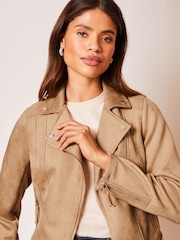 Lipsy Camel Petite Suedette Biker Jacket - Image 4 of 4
==
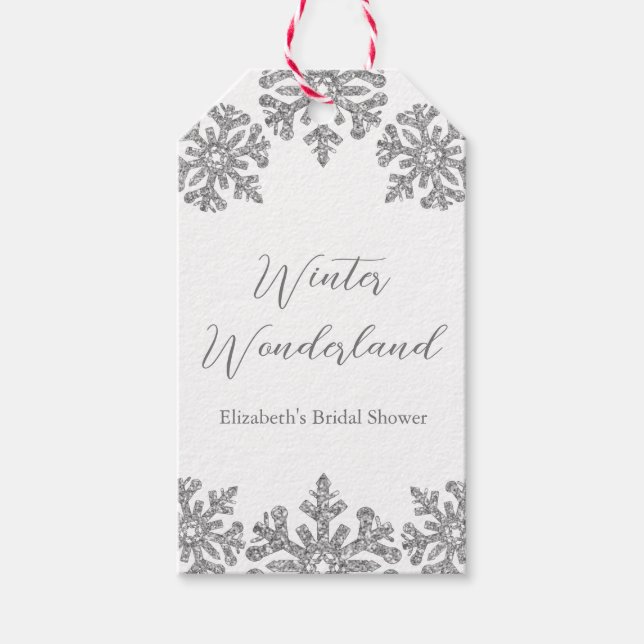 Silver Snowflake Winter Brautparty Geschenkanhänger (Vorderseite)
* * *
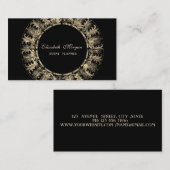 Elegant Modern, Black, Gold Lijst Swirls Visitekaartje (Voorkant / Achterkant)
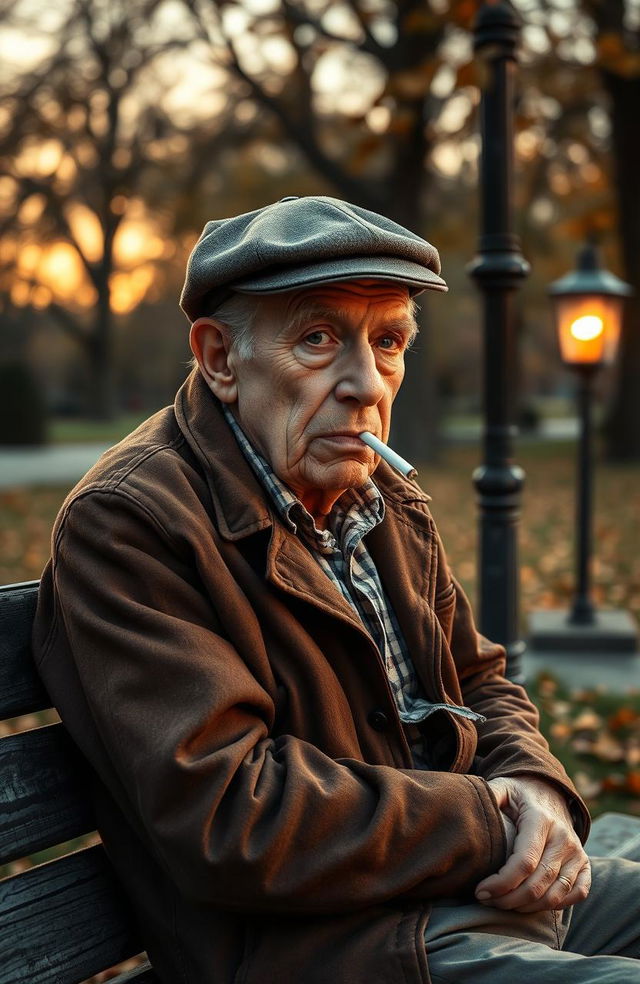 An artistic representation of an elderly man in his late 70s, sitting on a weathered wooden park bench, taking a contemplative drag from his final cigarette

Exercise requirements
Starting at the line above with "Elegant Modern, Black, Gold", output every line exactly up to and including the line with "An artistic representation", but none of the pictures.

The completed task
 Elegant Modern, Black, Gold Lijst Swirls Visitekaartje (Voorkant / Achterkant)
 An artistic representation of an elderly man in his late 70s, sitting on a weathered wooden park bench, taking a contemplative drag from his final cigarette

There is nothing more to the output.